Tout cela avait été fait si vite que je n’avais pas même eu le temps de rire. La porte se referma ; je retournai à mon fauteuil, et je trouvai le petit mouchoir de Suzanne sur le tapis.

— Vieux troubadour ! n’as-tu pas de honte ? me dis-je à moi-même, pour réprimer un irrésistible désir de porter le mouchoir à mes lèvres… Je ne pus y tenir, et cachant mon visage dans la batiste, je sentis tout à coup mes yeux déborder de larmes, — je crois que c’étaient des larmes de joie.

Un bruit me fit reprendre ma dignité : Pierre s’était glissé dans le cabinet, et, la main sur le bouton de la porte, il toussait discrètement pour m’avertir de sa présence.

— Qu’y a-t-il ? lui dis-je en affectant une grande liberté d’esprit.

— Rien, monsieur, c’est-à-dire, mademoiselle est revenue… madame, veux-je dire… Ah ! monsieur, je suis bien content !

Et voilà mon Pierre qui se met à chercher son mouchoir dans sa poche en reniflant d’une façon fort émouvante.

— Je demande pardon à monsieur, reprit-il quand il eut trouvé cet objet à carreaux et qu’il se fut mouché, mais ça me fait un drôle d’effet de voir mademoiselle…

— Vous n’êtes qu’une bête, mon ami, repondis-je à mon vieux serviteur.

Mais Pierre au lieu de paraître offensé, me regardait avec des yeux rayonnants.

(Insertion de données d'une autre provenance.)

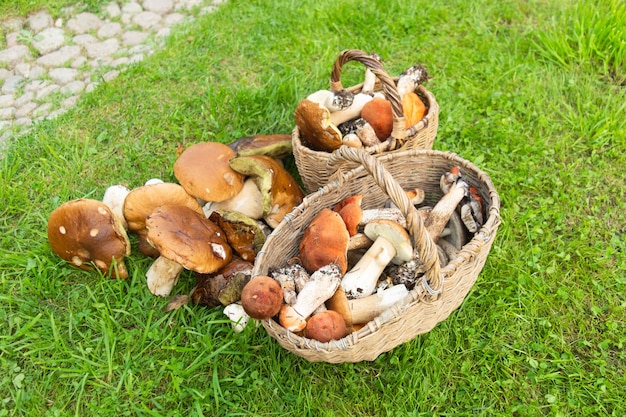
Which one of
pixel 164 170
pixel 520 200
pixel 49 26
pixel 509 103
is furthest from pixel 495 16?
pixel 49 26

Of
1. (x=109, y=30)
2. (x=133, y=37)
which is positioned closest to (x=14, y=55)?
(x=109, y=30)

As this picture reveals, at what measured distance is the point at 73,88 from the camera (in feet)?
14.0

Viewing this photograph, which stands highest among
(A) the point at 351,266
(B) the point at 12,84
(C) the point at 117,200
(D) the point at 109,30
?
(D) the point at 109,30

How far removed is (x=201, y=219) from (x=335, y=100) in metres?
1.06

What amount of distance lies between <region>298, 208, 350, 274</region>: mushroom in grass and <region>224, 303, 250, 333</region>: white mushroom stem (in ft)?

Je crus le revoir sur l’échelle du pressoir, le jour mémorable des toiles d’araignée.

— C’est bien, c’est bien, lui dis-je d’une voix que je voulais rendre ferme.

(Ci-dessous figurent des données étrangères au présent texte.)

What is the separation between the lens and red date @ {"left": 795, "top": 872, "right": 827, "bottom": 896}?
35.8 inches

L’imbécile continuait à me regarder, et de grosses larmes roulaient sur les revers de sa livrée. Tout à coup je portai le petit mouchoir de Suzanne à mes yeux, il n’était que temps.

Je tendis la main à mon fidèle valet de chambre et j’allai me coucher.

Jamais je ne fus mieux servi que ce soir-là.